Jake Lindsey is also the son of Utah Jazz General Manager Dennis Lindsey, the man who changed the face of the franchise in a summer of swift action.
"It’s not bad," Jake said of being a younger Lindsey. "It definitely has its advantages. There’s a little pressure, but honestly I put a lot of pressure on myself."
If he didn’t have a famous father in what is a tight-knit basketball community, Jake Lindsey still would be turning heads. His talent is easy to spot; it’s the reason he stood out in his sophomore year at Olympus High School in Holladay.
He’s capable of playing any of the three perimeter positions. He’s tough and skilled off the dribble and able to penetrate the lane. Lindsey makes life difficult on his opponents defensively with his long arms and anticipation. He’s an effective passer and a smart player, with or without the ball.
Most importantly, his teams always seem to win.
Utah Pump N’ Run’s 17-and-under red team won the Gold Bracket of the Adidas Super 64 this past weekend in Las Vegas. Lindsey was a starter for Phillips, as well as the only rising junior on the team. But that’s Lindsey’s value as a player. He’s been able to integrate himself into a number of different situations and be successful over the past few years.
"He’s becoming a really good player," Dennis Lindsey said. "He’s realizing how much talent he has. He’s always worked hard at becoming a better player. It’s hard sometimes to be a father and watch him. Sometimes, I’ve been too overbearing and we’ve clashed. I realized that I had to step back and let him grow."
Jake credits his father for a competitive fire that stands out in his game and demeanor. The two are close. On draft night in June, when the Jazz acquired Trey Burke in a surprising trade, Jake sat quietly in the media room and watched his father work.
This past week, Dennis spent his time rotating between the USA minicamp where two members of the Jazz — Gordon Hayward and Derrick Favors — were playing, and Jake’s AAU games.
Together, the two have made quite the splash in their respective fields. Dennis imposed his imprint on the organization this summer, while Jake will enter his junior season as a talented guard with great potential.
"Jake’s really smart and he’s very talented," Phillips said. "He’s one of those guys who can help you in a number of ways. He’s played really well this summer, considering that he played on the older team. He should’ve been on our 16-and-under team. He’s got a lot of potential."
With interest from the local schools, Lindsey hopes to turn them into concrete offers.

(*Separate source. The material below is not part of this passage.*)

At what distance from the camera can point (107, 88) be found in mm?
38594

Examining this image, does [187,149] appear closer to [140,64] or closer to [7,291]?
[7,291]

He knows his jump shot needs to improve; it stands right now as the weakest part of his game. As is, his potential is intriguing. He started his freshman season in high school as a 5-10 point guard. He’s now 6 inches taller. He may have another growth spurt in him before he reaches college.
"When I moved here, I was a little nervous," Lindsey said. "But everyone has done a really good job in making me feel comfortable. I think everyone finds their level. It depends on how much work you put into it."